An Open Letter to Civil Society

An Open Letter to Civil Society
Patrick H. Gaspard
U.S. Ambassador to South Africa
Friday, May 6, 2016

I was delighted more than 200 of Africa’s most prominent and progressive civil society organizations came together with government officials this week in beautiful Cape Town to discuss how to improve governance across the continent.  Your participation in the Open Governance Partnership Africa Regional Conference and important role in helping your respective governments become more open and accountable cannot be understated.  You are needed, welcomed and encouraged to lend a voice and lead the charge in bringing about more transparent governments that empower their citizens.

The United States is committed to civil society.  In 2013, President Obama launched the Stand With Civil Society initiative, a global call to action to support, defend, and sustain these organizations amid a rising tide of restrictions on their operations.  In 2014, he signed a Presidential Memorandum that directed U.S. agencies engaged in countries around the world to consult regularly with and support civil society, even in the most restrictive environments, oppose undue restrictions on civil society’s work, and facilitate greater collaboration and exchange between governments and civil society.

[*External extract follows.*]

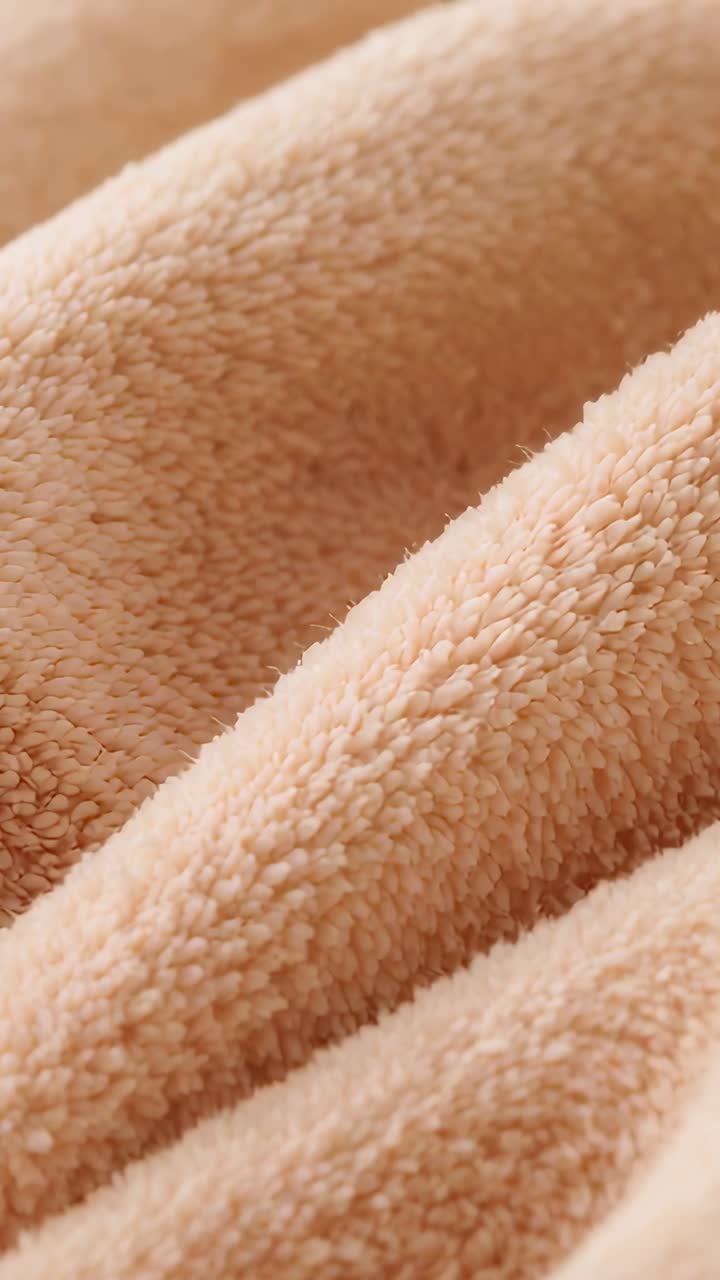 Video verticale: cambio di camera che rivela da vicino le pieghe di un tessuto felpato color beige pesca, che ne mostra la texture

Civil society is a critical pillar of society.  You bring the voice of citizens to the government’s ear, put community-empowering agendas into action, and inspire legislation that improves lives.  You also provide a much-needed reality check for government.  For that, you should be commended.  You are a vital resource.  However, all too often you are vilified for your outspoken and critical assessments of government.  Instead of government embracing your criticism as an opportunity for self-reflection and, perhaps, self-correction, you are viewed with contempt.  That’s when you know you are doing a good job.  Throughout the world, civil society and government relations are contentious.  But in thriving democracies like the United States and South Africa we know the tension is necessary to keep government focused on the greater good of citizens.

So, although it is sometimes uncomfortable — although it sometimes causes friction — I ask you to keep speaking out for the human rights of all people, and pushing governments to uphold those rights and freedoms.  The United States will always stand by you.  Dr. Martin Luther King said, “The arc of the moral universe is long, but it bends towards justice.”  The reason we support civil society is because we believe it is civil society, in the tradition of Martin Luther King, that bends the arc toward justice.